# oakley lineminer vs anon m3?



## runerasmussen (Sep 4, 2016)

Hello  Thinking about buying either the oakley lineminer or the anon m3 because I like the style of the goggles. But which is better? I'm concerned about the optics of the anons. And also I have a small face, so I'm a bit worried that both are too big for my face. Have had oakley crowbars in the past and they fit great. My latest pair are the oakley flight deck xm which look oversized on my face (even though they are smaller than the flight deck). But I guess frameless would look larger anyway. Any thoughts? Or any pictures of how they look on the face? Pardon my english


----------



## Nivek (Jan 24, 2008)

I could be wrong but at $100 retail is bet that Oakley had a stamped cylindrical lens, where the M3 is injected. So between those two the Anon will definitely have better optics. It's also likely a smaller fit as the M3 is a medium fit.


----------



## runerasmussen (Sep 4, 2016)

Thanks a lot!! The oakleys cost $150 with the prizm lenses. I heard they are good, but the question is if the cylindrical lenses are the same as the spherical. So you think the anons are smaller?


----------



## txb0115 (Sep 20, 2015)

I just switched to Anon last year after years of mainly Smith, with several other brands randomly thrown in for good measure and can say that the M2 is the best fitting google I've ever had and the magna-tech is the shit...

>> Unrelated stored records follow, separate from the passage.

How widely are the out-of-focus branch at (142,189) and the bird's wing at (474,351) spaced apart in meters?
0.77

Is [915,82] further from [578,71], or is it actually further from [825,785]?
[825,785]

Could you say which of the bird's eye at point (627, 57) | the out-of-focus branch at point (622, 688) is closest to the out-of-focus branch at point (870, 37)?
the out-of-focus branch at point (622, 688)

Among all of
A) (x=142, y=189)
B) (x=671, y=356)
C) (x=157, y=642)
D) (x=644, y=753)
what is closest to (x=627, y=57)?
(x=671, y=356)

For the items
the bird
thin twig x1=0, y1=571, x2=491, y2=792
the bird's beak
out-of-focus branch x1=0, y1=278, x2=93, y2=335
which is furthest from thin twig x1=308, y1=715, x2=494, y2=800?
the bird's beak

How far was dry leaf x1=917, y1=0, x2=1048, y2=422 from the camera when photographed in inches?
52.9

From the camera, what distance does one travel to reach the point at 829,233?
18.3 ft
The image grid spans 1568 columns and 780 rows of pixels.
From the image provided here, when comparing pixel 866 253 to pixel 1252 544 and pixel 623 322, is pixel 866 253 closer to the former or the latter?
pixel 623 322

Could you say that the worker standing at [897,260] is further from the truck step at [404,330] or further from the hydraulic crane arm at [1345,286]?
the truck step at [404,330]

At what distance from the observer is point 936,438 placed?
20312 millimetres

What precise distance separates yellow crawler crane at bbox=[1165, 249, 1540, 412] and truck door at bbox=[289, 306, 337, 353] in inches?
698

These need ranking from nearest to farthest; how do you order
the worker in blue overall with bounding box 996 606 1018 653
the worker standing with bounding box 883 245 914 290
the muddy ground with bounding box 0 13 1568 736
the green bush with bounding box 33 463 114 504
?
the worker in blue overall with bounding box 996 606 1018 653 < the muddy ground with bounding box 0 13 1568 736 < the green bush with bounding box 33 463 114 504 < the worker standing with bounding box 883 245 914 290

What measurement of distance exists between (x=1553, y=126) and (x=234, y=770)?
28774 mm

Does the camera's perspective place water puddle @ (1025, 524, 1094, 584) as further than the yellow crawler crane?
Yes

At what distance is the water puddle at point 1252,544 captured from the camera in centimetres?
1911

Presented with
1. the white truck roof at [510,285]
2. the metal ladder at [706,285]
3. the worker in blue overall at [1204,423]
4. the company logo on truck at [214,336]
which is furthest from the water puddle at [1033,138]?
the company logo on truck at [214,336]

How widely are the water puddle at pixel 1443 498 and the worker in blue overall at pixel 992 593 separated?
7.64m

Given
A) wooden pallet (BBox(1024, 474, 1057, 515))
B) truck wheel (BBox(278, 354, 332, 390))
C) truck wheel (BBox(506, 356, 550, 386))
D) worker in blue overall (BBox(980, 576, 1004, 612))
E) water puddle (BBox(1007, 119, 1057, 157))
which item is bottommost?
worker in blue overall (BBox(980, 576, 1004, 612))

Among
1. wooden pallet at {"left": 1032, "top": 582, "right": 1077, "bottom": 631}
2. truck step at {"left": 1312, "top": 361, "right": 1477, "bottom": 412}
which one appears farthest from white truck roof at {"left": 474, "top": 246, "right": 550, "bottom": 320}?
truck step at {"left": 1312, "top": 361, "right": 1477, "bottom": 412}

I don't see myself wearing anything else for quite a while


----------



## runerasmussen (Sep 4, 2016)

Thanks! M2s look cool, but I'm going for the retro cylindrical design this year, so I'm torn between the M3 and the oakley lineminer prizms. Been googling a lot today and it seems the lineminer lenses are injection moulded,so they are top quality. And they are $90 cheaper than the M3s. But I'm hearing some good things about anon here as well  The sales rep at backcountry told me to definitely go for the lineminers. This isn't easy 

I have also been looking at the anon relapse. M3s have facemask and easy lens change, which i really don't need. Apart from these features the relapse and M3 look quite similar?

One more thing  Is it possible to figure out the frame height on the line miners?


----------



## robotfood99 (Mar 19, 2016)

runerasmussen said:


> One more thing  Is it possible to figure out the frame height on the line miners?



Why not ask the backcountry rep?

Relapse also has the magtech for facemask btw.


----------



## runerasmussen (Sep 4, 2016)

I did and they didn't know  I think I am actually leaning towards the relapse now. Haha! Thanks for the input


----------